Remember to iterate over all nodes in the outer loop, not just one starting node. The graph might have disconnected components.
Knowledge Check
You are modeling flight routes between cities with distances. Which graph representation is most appropriate?
Phase 5 Gate Checkpoint & TaskForge Data Structures
Minimum Competency
Analyze the time and space complexity of any Python function. Choose the right data structure for a given problem. Understand how arrays, linked lists, hash tables, trees, and graphs work internally. Implement undo systems, tag indexes, priority queues, and dependency graphs.
Your Artifact
Extend TaskForge with a dependency system: model tasks as a DAG (Ch 23), schedule by priority using a heap (Ch 22), and support undo for all operations (Ch 20). Your system should detect circular dependencies, process tasks in priority order within dependency constraints, and let users undo their last 10 operations.
Verification
Adding a circular dependency raises an error or returns a warning. next_task() returns the highest-priority task whose dependencies are all complete. undo() reverses the last operation and restores previous state. The tag index (Ch 21) returns matching tasks in O(1) instead of scanning all tasks.
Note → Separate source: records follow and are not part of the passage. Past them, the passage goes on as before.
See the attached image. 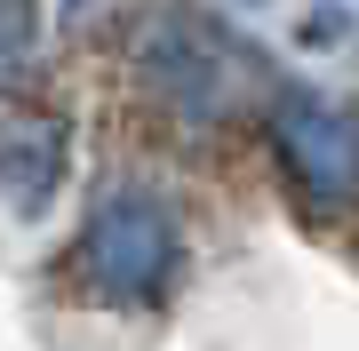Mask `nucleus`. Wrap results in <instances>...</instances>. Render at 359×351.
<instances>
[{
	"mask_svg": "<svg viewBox=\"0 0 359 351\" xmlns=\"http://www.w3.org/2000/svg\"><path fill=\"white\" fill-rule=\"evenodd\" d=\"M65 272L88 303L120 319H160L192 280V232L184 208L144 176H112L96 184V200L80 208V232L65 247Z\"/></svg>",
	"mask_w": 359,
	"mask_h": 351,
	"instance_id": "obj_1",
	"label": "nucleus"
},
{
	"mask_svg": "<svg viewBox=\"0 0 359 351\" xmlns=\"http://www.w3.org/2000/svg\"><path fill=\"white\" fill-rule=\"evenodd\" d=\"M264 152L280 168V192L320 232H351L359 223V104L311 88V80H271Z\"/></svg>",
	"mask_w": 359,
	"mask_h": 351,
	"instance_id": "obj_2",
	"label": "nucleus"
},
{
	"mask_svg": "<svg viewBox=\"0 0 359 351\" xmlns=\"http://www.w3.org/2000/svg\"><path fill=\"white\" fill-rule=\"evenodd\" d=\"M136 80H144V96L176 120V128H224L231 120V96H240V48L216 32V25H200L184 0H168L160 16H144V32H136Z\"/></svg>",
	"mask_w": 359,
	"mask_h": 351,
	"instance_id": "obj_3",
	"label": "nucleus"
},
{
	"mask_svg": "<svg viewBox=\"0 0 359 351\" xmlns=\"http://www.w3.org/2000/svg\"><path fill=\"white\" fill-rule=\"evenodd\" d=\"M72 184V120L40 96L0 88V208L48 216Z\"/></svg>",
	"mask_w": 359,
	"mask_h": 351,
	"instance_id": "obj_4",
	"label": "nucleus"
},
{
	"mask_svg": "<svg viewBox=\"0 0 359 351\" xmlns=\"http://www.w3.org/2000/svg\"><path fill=\"white\" fill-rule=\"evenodd\" d=\"M40 48H48V16H40V0H0V88H16Z\"/></svg>",
	"mask_w": 359,
	"mask_h": 351,
	"instance_id": "obj_5",
	"label": "nucleus"
},
{
	"mask_svg": "<svg viewBox=\"0 0 359 351\" xmlns=\"http://www.w3.org/2000/svg\"><path fill=\"white\" fill-rule=\"evenodd\" d=\"M344 25H351V16L327 0V16H311V25H304V40H311V48H320V40H344Z\"/></svg>",
	"mask_w": 359,
	"mask_h": 351,
	"instance_id": "obj_6",
	"label": "nucleus"
}]
</instances>
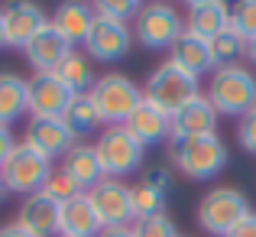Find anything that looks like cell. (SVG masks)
<instances>
[{"mask_svg": "<svg viewBox=\"0 0 256 237\" xmlns=\"http://www.w3.org/2000/svg\"><path fill=\"white\" fill-rule=\"evenodd\" d=\"M194 98H201V85L194 75H188L185 69H178L175 62H162L159 69H152L150 81H146L143 88V101H150V104H156L162 114H175L182 111V107H188Z\"/></svg>", "mask_w": 256, "mask_h": 237, "instance_id": "obj_1", "label": "cell"}, {"mask_svg": "<svg viewBox=\"0 0 256 237\" xmlns=\"http://www.w3.org/2000/svg\"><path fill=\"white\" fill-rule=\"evenodd\" d=\"M208 101L214 104L218 114L244 117L246 111L256 107V75L246 72L244 65H224V69H214L211 88H208Z\"/></svg>", "mask_w": 256, "mask_h": 237, "instance_id": "obj_2", "label": "cell"}, {"mask_svg": "<svg viewBox=\"0 0 256 237\" xmlns=\"http://www.w3.org/2000/svg\"><path fill=\"white\" fill-rule=\"evenodd\" d=\"M246 214H250V201L234 185H218L198 201V224L204 234L214 237H227Z\"/></svg>", "mask_w": 256, "mask_h": 237, "instance_id": "obj_3", "label": "cell"}, {"mask_svg": "<svg viewBox=\"0 0 256 237\" xmlns=\"http://www.w3.org/2000/svg\"><path fill=\"white\" fill-rule=\"evenodd\" d=\"M172 159L188 179H214L220 169L227 166V146L220 143L218 133H204V137H188L172 143Z\"/></svg>", "mask_w": 256, "mask_h": 237, "instance_id": "obj_4", "label": "cell"}, {"mask_svg": "<svg viewBox=\"0 0 256 237\" xmlns=\"http://www.w3.org/2000/svg\"><path fill=\"white\" fill-rule=\"evenodd\" d=\"M185 33V20L166 0H152L143 4L133 17V36L146 46V49H172L175 39Z\"/></svg>", "mask_w": 256, "mask_h": 237, "instance_id": "obj_5", "label": "cell"}, {"mask_svg": "<svg viewBox=\"0 0 256 237\" xmlns=\"http://www.w3.org/2000/svg\"><path fill=\"white\" fill-rule=\"evenodd\" d=\"M88 94L94 98V104H98L104 124H126V117H130V114L140 107V101H143L140 85L133 78L120 75V72H107V75H100L91 85Z\"/></svg>", "mask_w": 256, "mask_h": 237, "instance_id": "obj_6", "label": "cell"}, {"mask_svg": "<svg viewBox=\"0 0 256 237\" xmlns=\"http://www.w3.org/2000/svg\"><path fill=\"white\" fill-rule=\"evenodd\" d=\"M52 159L42 156L39 150H32L30 143H16L10 153V159H6V166L0 169V179H4L6 192H16V195H32V192H42L46 179L52 175Z\"/></svg>", "mask_w": 256, "mask_h": 237, "instance_id": "obj_7", "label": "cell"}, {"mask_svg": "<svg viewBox=\"0 0 256 237\" xmlns=\"http://www.w3.org/2000/svg\"><path fill=\"white\" fill-rule=\"evenodd\" d=\"M94 153H98V159H100L104 175L120 179V175H130L133 169H140L146 146L140 143V140L133 137V133L126 130L124 124H110V127H107V130L98 137Z\"/></svg>", "mask_w": 256, "mask_h": 237, "instance_id": "obj_8", "label": "cell"}, {"mask_svg": "<svg viewBox=\"0 0 256 237\" xmlns=\"http://www.w3.org/2000/svg\"><path fill=\"white\" fill-rule=\"evenodd\" d=\"M94 211H98L104 227H130L133 224V205H130V185H124L120 179H104L88 192Z\"/></svg>", "mask_w": 256, "mask_h": 237, "instance_id": "obj_9", "label": "cell"}, {"mask_svg": "<svg viewBox=\"0 0 256 237\" xmlns=\"http://www.w3.org/2000/svg\"><path fill=\"white\" fill-rule=\"evenodd\" d=\"M133 33L124 20H107L98 17L84 39V52L94 59V62H120V59L130 52Z\"/></svg>", "mask_w": 256, "mask_h": 237, "instance_id": "obj_10", "label": "cell"}, {"mask_svg": "<svg viewBox=\"0 0 256 237\" xmlns=\"http://www.w3.org/2000/svg\"><path fill=\"white\" fill-rule=\"evenodd\" d=\"M72 98H75V91L56 72H36L30 78V114L32 117H62L68 111Z\"/></svg>", "mask_w": 256, "mask_h": 237, "instance_id": "obj_11", "label": "cell"}, {"mask_svg": "<svg viewBox=\"0 0 256 237\" xmlns=\"http://www.w3.org/2000/svg\"><path fill=\"white\" fill-rule=\"evenodd\" d=\"M26 143L32 150H39L42 156L56 159V156H65L78 140L62 117H32L26 124Z\"/></svg>", "mask_w": 256, "mask_h": 237, "instance_id": "obj_12", "label": "cell"}, {"mask_svg": "<svg viewBox=\"0 0 256 237\" xmlns=\"http://www.w3.org/2000/svg\"><path fill=\"white\" fill-rule=\"evenodd\" d=\"M46 23H49V20H46V13L39 10L32 0H6V7H4L6 46L26 49V43H30V39L36 36Z\"/></svg>", "mask_w": 256, "mask_h": 237, "instance_id": "obj_13", "label": "cell"}, {"mask_svg": "<svg viewBox=\"0 0 256 237\" xmlns=\"http://www.w3.org/2000/svg\"><path fill=\"white\" fill-rule=\"evenodd\" d=\"M58 211H62L58 201H52L46 192H32L20 205L16 224L32 237H58Z\"/></svg>", "mask_w": 256, "mask_h": 237, "instance_id": "obj_14", "label": "cell"}, {"mask_svg": "<svg viewBox=\"0 0 256 237\" xmlns=\"http://www.w3.org/2000/svg\"><path fill=\"white\" fill-rule=\"evenodd\" d=\"M72 49H75V46H72L68 39L52 26V20H49V23H46L30 43H26L23 52H26V59H30V65L36 72H56V65L62 62Z\"/></svg>", "mask_w": 256, "mask_h": 237, "instance_id": "obj_15", "label": "cell"}, {"mask_svg": "<svg viewBox=\"0 0 256 237\" xmlns=\"http://www.w3.org/2000/svg\"><path fill=\"white\" fill-rule=\"evenodd\" d=\"M214 127H218V111L208 101V94H201V98H194L192 104L182 107L172 117L169 140L178 143V140H188V137H204V133H214Z\"/></svg>", "mask_w": 256, "mask_h": 237, "instance_id": "obj_16", "label": "cell"}, {"mask_svg": "<svg viewBox=\"0 0 256 237\" xmlns=\"http://www.w3.org/2000/svg\"><path fill=\"white\" fill-rule=\"evenodd\" d=\"M104 231V224H100L98 211H94L91 198H88V192L75 195L72 201H65L62 211H58V234H68V237H98Z\"/></svg>", "mask_w": 256, "mask_h": 237, "instance_id": "obj_17", "label": "cell"}, {"mask_svg": "<svg viewBox=\"0 0 256 237\" xmlns=\"http://www.w3.org/2000/svg\"><path fill=\"white\" fill-rule=\"evenodd\" d=\"M124 127H126V130H130L143 146H152V143H162V140H169V133H172V117H169V114H162L156 104H150V101H140V107L130 114V117H126Z\"/></svg>", "mask_w": 256, "mask_h": 237, "instance_id": "obj_18", "label": "cell"}, {"mask_svg": "<svg viewBox=\"0 0 256 237\" xmlns=\"http://www.w3.org/2000/svg\"><path fill=\"white\" fill-rule=\"evenodd\" d=\"M94 20H98V13H94V7L88 4V0H65V4H58L56 17H52V26H56L72 46H78V43L88 39Z\"/></svg>", "mask_w": 256, "mask_h": 237, "instance_id": "obj_19", "label": "cell"}, {"mask_svg": "<svg viewBox=\"0 0 256 237\" xmlns=\"http://www.w3.org/2000/svg\"><path fill=\"white\" fill-rule=\"evenodd\" d=\"M169 62H175L178 69H185L188 75H194V78H201L204 72L214 69L211 46H208L204 39L192 36V33H182V36L175 39V46L169 49Z\"/></svg>", "mask_w": 256, "mask_h": 237, "instance_id": "obj_20", "label": "cell"}, {"mask_svg": "<svg viewBox=\"0 0 256 237\" xmlns=\"http://www.w3.org/2000/svg\"><path fill=\"white\" fill-rule=\"evenodd\" d=\"M62 169L82 185V192H91V188L104 179V169H100L98 153H94V146H88V143L72 146V150L62 156Z\"/></svg>", "mask_w": 256, "mask_h": 237, "instance_id": "obj_21", "label": "cell"}, {"mask_svg": "<svg viewBox=\"0 0 256 237\" xmlns=\"http://www.w3.org/2000/svg\"><path fill=\"white\" fill-rule=\"evenodd\" d=\"M23 114H30V81L13 72H4L0 75V127H10Z\"/></svg>", "mask_w": 256, "mask_h": 237, "instance_id": "obj_22", "label": "cell"}, {"mask_svg": "<svg viewBox=\"0 0 256 237\" xmlns=\"http://www.w3.org/2000/svg\"><path fill=\"white\" fill-rule=\"evenodd\" d=\"M230 26V13H227V4H204V7H192L188 10V20H185V33L198 39H214L218 33H224Z\"/></svg>", "mask_w": 256, "mask_h": 237, "instance_id": "obj_23", "label": "cell"}, {"mask_svg": "<svg viewBox=\"0 0 256 237\" xmlns=\"http://www.w3.org/2000/svg\"><path fill=\"white\" fill-rule=\"evenodd\" d=\"M91 62H94V59L88 56V52L72 49L68 56L56 65V75L62 78L75 94H88V91H91V85L98 81V78H94V65Z\"/></svg>", "mask_w": 256, "mask_h": 237, "instance_id": "obj_24", "label": "cell"}, {"mask_svg": "<svg viewBox=\"0 0 256 237\" xmlns=\"http://www.w3.org/2000/svg\"><path fill=\"white\" fill-rule=\"evenodd\" d=\"M62 120L68 124V130L75 133V140L94 133L100 124H104V117H100V111H98V104H94L91 94H75L72 104H68V111L62 114Z\"/></svg>", "mask_w": 256, "mask_h": 237, "instance_id": "obj_25", "label": "cell"}, {"mask_svg": "<svg viewBox=\"0 0 256 237\" xmlns=\"http://www.w3.org/2000/svg\"><path fill=\"white\" fill-rule=\"evenodd\" d=\"M208 46H211V62H214V69L237 65V59L246 56V39L240 36L234 26H227L224 33H218L214 39H208Z\"/></svg>", "mask_w": 256, "mask_h": 237, "instance_id": "obj_26", "label": "cell"}, {"mask_svg": "<svg viewBox=\"0 0 256 237\" xmlns=\"http://www.w3.org/2000/svg\"><path fill=\"white\" fill-rule=\"evenodd\" d=\"M130 205H133V221H136V218H152V214H162L166 192L152 188L150 182H140V185L130 188Z\"/></svg>", "mask_w": 256, "mask_h": 237, "instance_id": "obj_27", "label": "cell"}, {"mask_svg": "<svg viewBox=\"0 0 256 237\" xmlns=\"http://www.w3.org/2000/svg\"><path fill=\"white\" fill-rule=\"evenodd\" d=\"M227 13H230V26L244 39L256 36V0H224Z\"/></svg>", "mask_w": 256, "mask_h": 237, "instance_id": "obj_28", "label": "cell"}, {"mask_svg": "<svg viewBox=\"0 0 256 237\" xmlns=\"http://www.w3.org/2000/svg\"><path fill=\"white\" fill-rule=\"evenodd\" d=\"M42 192L49 195L52 201H58V205H65V201H72L75 195H82V185H78V182L72 179V175L65 172L62 166H58V169H52V175L46 179Z\"/></svg>", "mask_w": 256, "mask_h": 237, "instance_id": "obj_29", "label": "cell"}, {"mask_svg": "<svg viewBox=\"0 0 256 237\" xmlns=\"http://www.w3.org/2000/svg\"><path fill=\"white\" fill-rule=\"evenodd\" d=\"M133 237H178V231H175V221L169 218V214H152V218H136L130 227Z\"/></svg>", "mask_w": 256, "mask_h": 237, "instance_id": "obj_30", "label": "cell"}, {"mask_svg": "<svg viewBox=\"0 0 256 237\" xmlns=\"http://www.w3.org/2000/svg\"><path fill=\"white\" fill-rule=\"evenodd\" d=\"M94 13L98 17H107V20H130L136 17V10L143 7V0H94Z\"/></svg>", "mask_w": 256, "mask_h": 237, "instance_id": "obj_31", "label": "cell"}, {"mask_svg": "<svg viewBox=\"0 0 256 237\" xmlns=\"http://www.w3.org/2000/svg\"><path fill=\"white\" fill-rule=\"evenodd\" d=\"M237 140H240V146H244L246 153H256V107H253V111H246L244 117H240V124H237Z\"/></svg>", "mask_w": 256, "mask_h": 237, "instance_id": "obj_32", "label": "cell"}, {"mask_svg": "<svg viewBox=\"0 0 256 237\" xmlns=\"http://www.w3.org/2000/svg\"><path fill=\"white\" fill-rule=\"evenodd\" d=\"M143 182H150L152 188H159V192H169V185H172V175H169V169H150V175H146Z\"/></svg>", "mask_w": 256, "mask_h": 237, "instance_id": "obj_33", "label": "cell"}, {"mask_svg": "<svg viewBox=\"0 0 256 237\" xmlns=\"http://www.w3.org/2000/svg\"><path fill=\"white\" fill-rule=\"evenodd\" d=\"M13 146H16V140H13V133H10V127H0V169L6 166V159H10V153H13Z\"/></svg>", "mask_w": 256, "mask_h": 237, "instance_id": "obj_34", "label": "cell"}, {"mask_svg": "<svg viewBox=\"0 0 256 237\" xmlns=\"http://www.w3.org/2000/svg\"><path fill=\"white\" fill-rule=\"evenodd\" d=\"M227 237H256V211H250L244 221H240L237 227H234Z\"/></svg>", "mask_w": 256, "mask_h": 237, "instance_id": "obj_35", "label": "cell"}, {"mask_svg": "<svg viewBox=\"0 0 256 237\" xmlns=\"http://www.w3.org/2000/svg\"><path fill=\"white\" fill-rule=\"evenodd\" d=\"M0 237H32V234H30V231H23V227L13 221V224H4V227H0Z\"/></svg>", "mask_w": 256, "mask_h": 237, "instance_id": "obj_36", "label": "cell"}, {"mask_svg": "<svg viewBox=\"0 0 256 237\" xmlns=\"http://www.w3.org/2000/svg\"><path fill=\"white\" fill-rule=\"evenodd\" d=\"M98 237H133V234H130V227H104Z\"/></svg>", "mask_w": 256, "mask_h": 237, "instance_id": "obj_37", "label": "cell"}, {"mask_svg": "<svg viewBox=\"0 0 256 237\" xmlns=\"http://www.w3.org/2000/svg\"><path fill=\"white\" fill-rule=\"evenodd\" d=\"M246 56H250V62L256 65V36H253V39H246Z\"/></svg>", "mask_w": 256, "mask_h": 237, "instance_id": "obj_38", "label": "cell"}, {"mask_svg": "<svg viewBox=\"0 0 256 237\" xmlns=\"http://www.w3.org/2000/svg\"><path fill=\"white\" fill-rule=\"evenodd\" d=\"M6 46V26H4V10H0V49Z\"/></svg>", "mask_w": 256, "mask_h": 237, "instance_id": "obj_39", "label": "cell"}, {"mask_svg": "<svg viewBox=\"0 0 256 237\" xmlns=\"http://www.w3.org/2000/svg\"><path fill=\"white\" fill-rule=\"evenodd\" d=\"M188 7H204V4H220V0H185Z\"/></svg>", "mask_w": 256, "mask_h": 237, "instance_id": "obj_40", "label": "cell"}, {"mask_svg": "<svg viewBox=\"0 0 256 237\" xmlns=\"http://www.w3.org/2000/svg\"><path fill=\"white\" fill-rule=\"evenodd\" d=\"M4 195H6V185H4V179H0V201H4Z\"/></svg>", "mask_w": 256, "mask_h": 237, "instance_id": "obj_41", "label": "cell"}, {"mask_svg": "<svg viewBox=\"0 0 256 237\" xmlns=\"http://www.w3.org/2000/svg\"><path fill=\"white\" fill-rule=\"evenodd\" d=\"M58 237H68V234H58Z\"/></svg>", "mask_w": 256, "mask_h": 237, "instance_id": "obj_42", "label": "cell"}]
</instances>
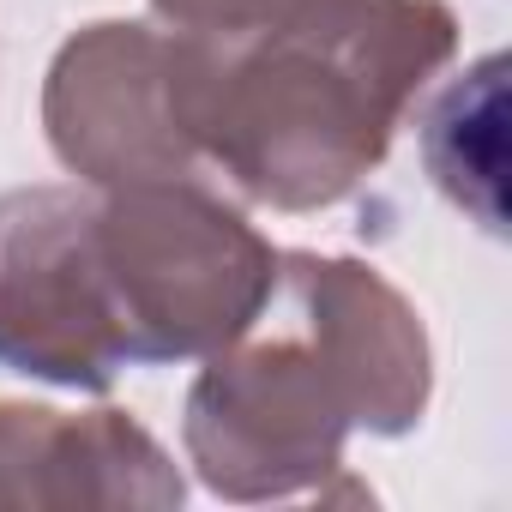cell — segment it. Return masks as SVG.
I'll return each mask as SVG.
<instances>
[{"instance_id":"cell-5","label":"cell","mask_w":512,"mask_h":512,"mask_svg":"<svg viewBox=\"0 0 512 512\" xmlns=\"http://www.w3.org/2000/svg\"><path fill=\"white\" fill-rule=\"evenodd\" d=\"M0 368L97 398L127 368L91 260L85 181L0 193Z\"/></svg>"},{"instance_id":"cell-9","label":"cell","mask_w":512,"mask_h":512,"mask_svg":"<svg viewBox=\"0 0 512 512\" xmlns=\"http://www.w3.org/2000/svg\"><path fill=\"white\" fill-rule=\"evenodd\" d=\"M308 0H151V13L181 37H247L290 19Z\"/></svg>"},{"instance_id":"cell-6","label":"cell","mask_w":512,"mask_h":512,"mask_svg":"<svg viewBox=\"0 0 512 512\" xmlns=\"http://www.w3.org/2000/svg\"><path fill=\"white\" fill-rule=\"evenodd\" d=\"M278 302L326 344L356 398V428L398 440L428 416L434 350L410 296L350 253H278Z\"/></svg>"},{"instance_id":"cell-8","label":"cell","mask_w":512,"mask_h":512,"mask_svg":"<svg viewBox=\"0 0 512 512\" xmlns=\"http://www.w3.org/2000/svg\"><path fill=\"white\" fill-rule=\"evenodd\" d=\"M506 61L488 55L476 61L458 85H446L422 121V157H428V175L434 187L476 211L482 229H500V169L488 157H476V139H500V121H506Z\"/></svg>"},{"instance_id":"cell-2","label":"cell","mask_w":512,"mask_h":512,"mask_svg":"<svg viewBox=\"0 0 512 512\" xmlns=\"http://www.w3.org/2000/svg\"><path fill=\"white\" fill-rule=\"evenodd\" d=\"M91 260L127 368L205 362L278 290V247L199 175L91 187Z\"/></svg>"},{"instance_id":"cell-4","label":"cell","mask_w":512,"mask_h":512,"mask_svg":"<svg viewBox=\"0 0 512 512\" xmlns=\"http://www.w3.org/2000/svg\"><path fill=\"white\" fill-rule=\"evenodd\" d=\"M43 133L85 187L205 175L181 109V37L139 19L73 31L43 79Z\"/></svg>"},{"instance_id":"cell-7","label":"cell","mask_w":512,"mask_h":512,"mask_svg":"<svg viewBox=\"0 0 512 512\" xmlns=\"http://www.w3.org/2000/svg\"><path fill=\"white\" fill-rule=\"evenodd\" d=\"M181 500L187 476L139 416L115 404L55 410L0 398V512H43V506L169 512Z\"/></svg>"},{"instance_id":"cell-1","label":"cell","mask_w":512,"mask_h":512,"mask_svg":"<svg viewBox=\"0 0 512 512\" xmlns=\"http://www.w3.org/2000/svg\"><path fill=\"white\" fill-rule=\"evenodd\" d=\"M452 55L446 0H308L247 37H181V109L235 199L326 211L386 163Z\"/></svg>"},{"instance_id":"cell-3","label":"cell","mask_w":512,"mask_h":512,"mask_svg":"<svg viewBox=\"0 0 512 512\" xmlns=\"http://www.w3.org/2000/svg\"><path fill=\"white\" fill-rule=\"evenodd\" d=\"M356 398L326 344L296 332L235 338L205 356L181 404V446L193 476L235 506L320 494L344 470Z\"/></svg>"}]
</instances>
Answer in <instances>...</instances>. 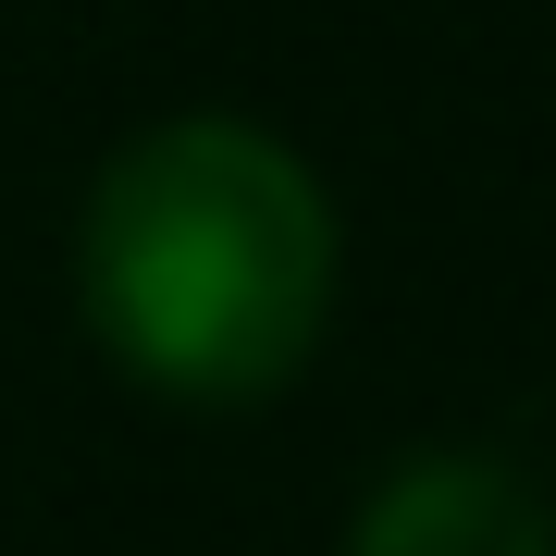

If you cannot explain why list.pop(0) is O(n) and deque.popleft() is O(1), or why x in my_list is O(n) and x in my_set is O(1), return to Chapters 19–21. These performance distinctions are the foundation of every algorithm discussion in Phase 6.
What You Can Now Do
- Analyze time and space complexity using Big-O notation
- Choose between arrays, linked lists, stacks, queues, and deques
- Use dicts and sets for O(1) lookups and build custom indexes
- Use heaps for priority-based scheduling
- Model relationships and dependencies as graphs
- Detect cycles in directed graphs to validate dependencies
You now know the structures. Phase 6 teaches you the algorithms that operate on them—searching, sorting, dynamic programming, and graph traversal. These are the tools that transform data structures from storage containers into problem-solving machines. You will implement binary search on sorted arrays, BFS and DFS on graphs, and dynamic programming on sequences. Every algorithm in Phase 6 builds directly on the data structures you learned here.